====== Data for the task ======

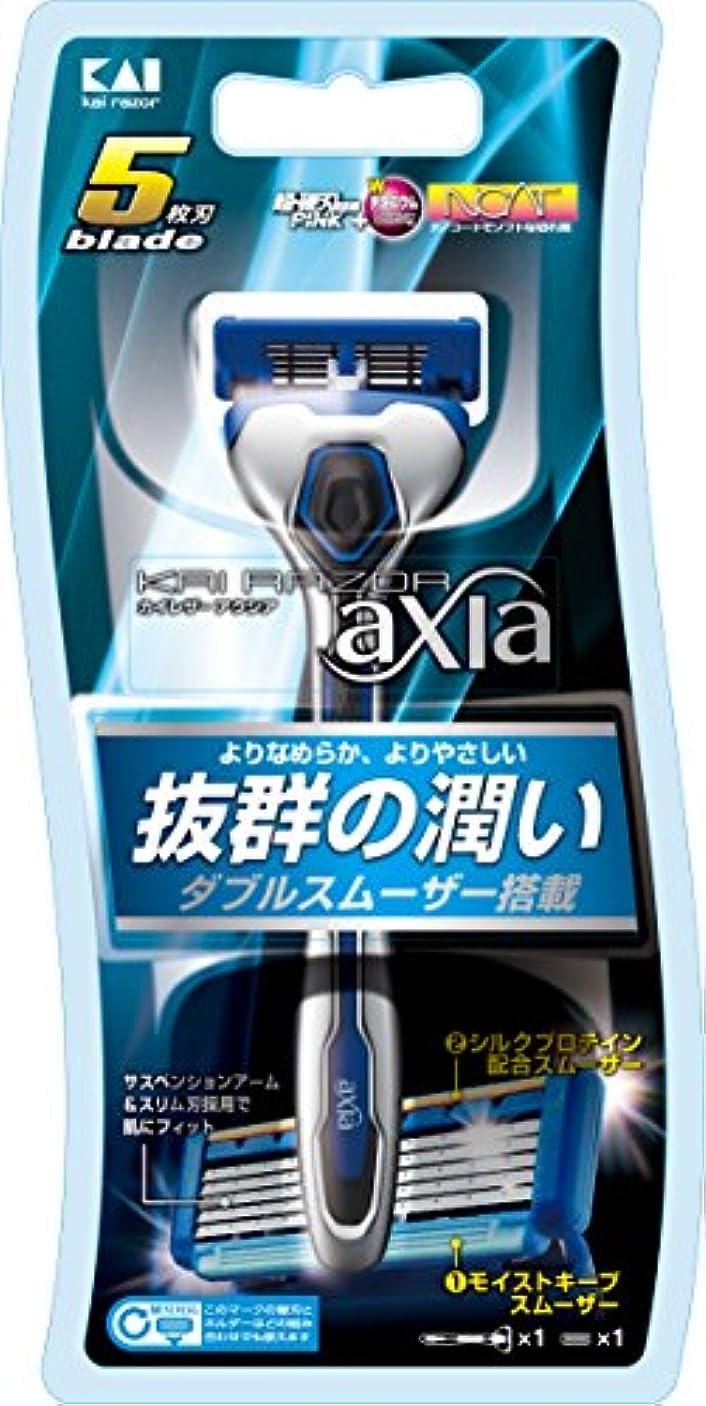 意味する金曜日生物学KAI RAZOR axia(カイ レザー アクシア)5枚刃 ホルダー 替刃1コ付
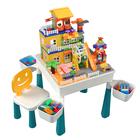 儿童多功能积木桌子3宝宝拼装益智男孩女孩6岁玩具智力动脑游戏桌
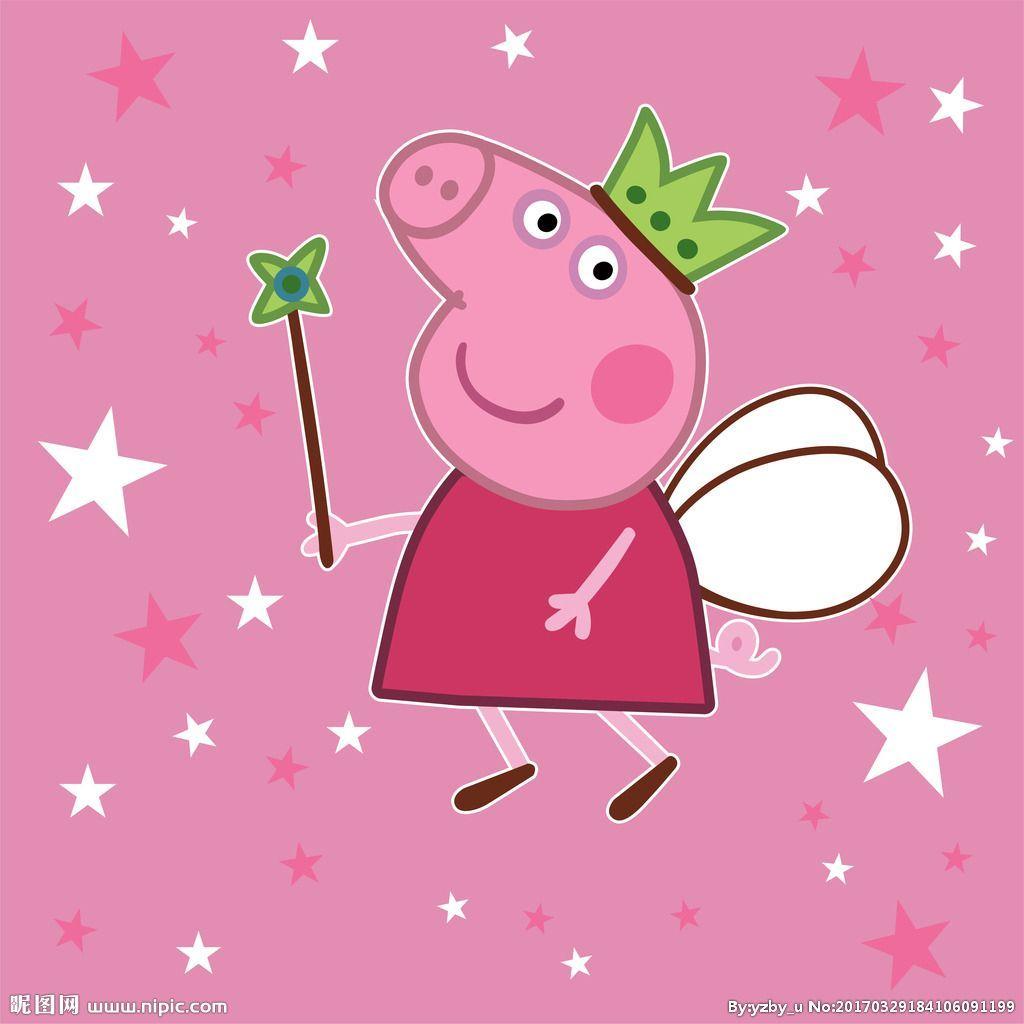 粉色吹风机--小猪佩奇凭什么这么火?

======
====== Data for the task ======

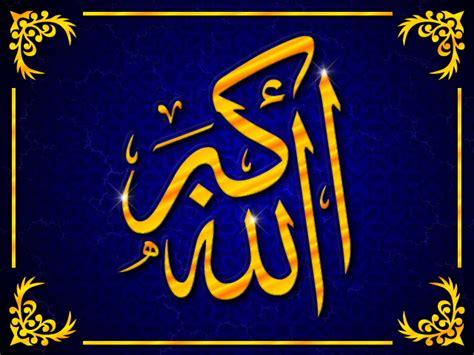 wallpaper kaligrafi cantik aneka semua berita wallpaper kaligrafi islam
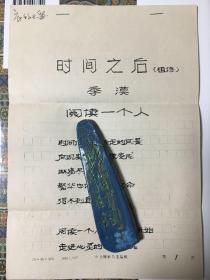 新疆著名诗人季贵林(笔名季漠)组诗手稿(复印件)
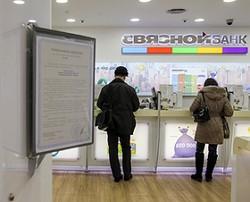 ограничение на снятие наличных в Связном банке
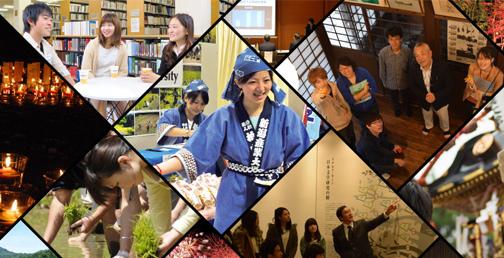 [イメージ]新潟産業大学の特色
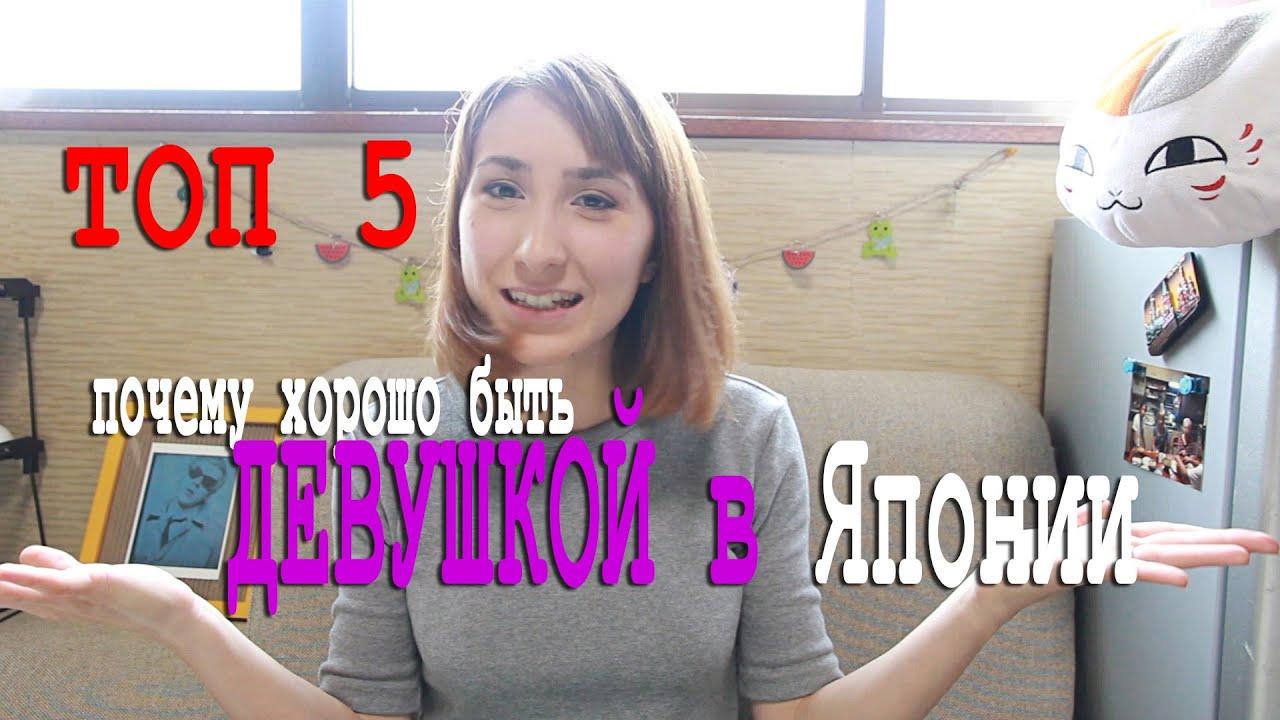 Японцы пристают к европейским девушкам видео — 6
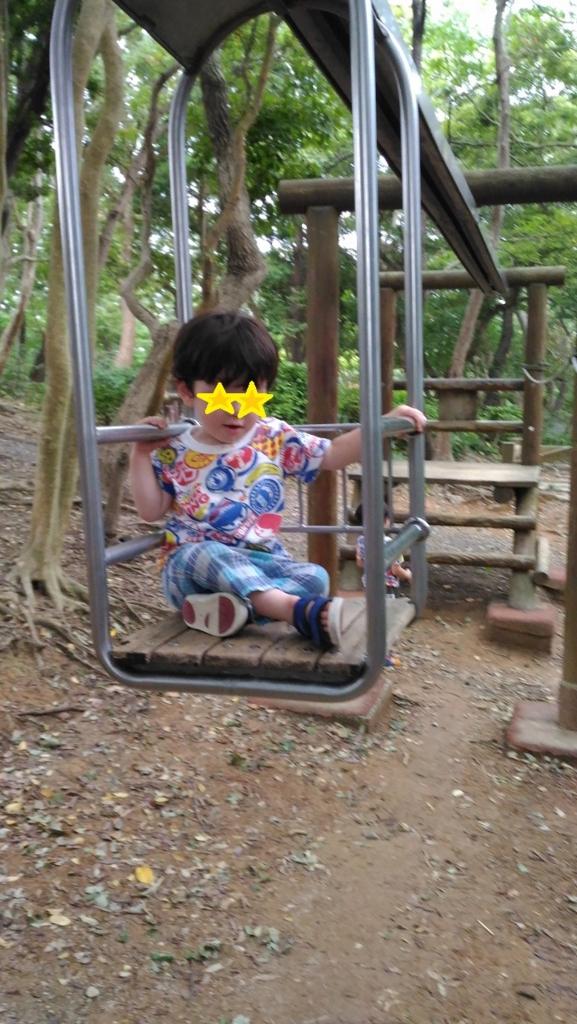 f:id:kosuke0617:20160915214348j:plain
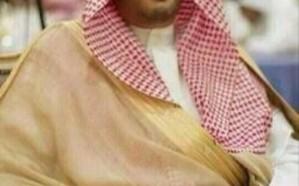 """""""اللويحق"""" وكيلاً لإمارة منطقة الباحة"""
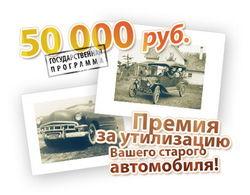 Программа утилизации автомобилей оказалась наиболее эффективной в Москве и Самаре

======

*Problem*
Repeat, word for word, the lines of the material above from the one holding "新疆著名诗人季贵林(笔名季漠)组诗手稿(复印件)" through the one holding "Программа утилизации автомобилей". Leave out pictures.

*Solution to this problem*
 新疆著名诗人季贵林(笔名季漠)组诗手稿(复印件)
 ограничение на снятие наличных в Связном банке
 [イメージ]新潟産業大学の特色
 Японцы пристают к европейским девушкам видео — 6
 f:id:kosuke0617:20160915214348j:plain
 """""""اللويحق"""" وكيلاً لإمارة منطقة الباحة"""
 Программа утилизации автомобилей оказалась наиболее эффективной в Москве и Самаре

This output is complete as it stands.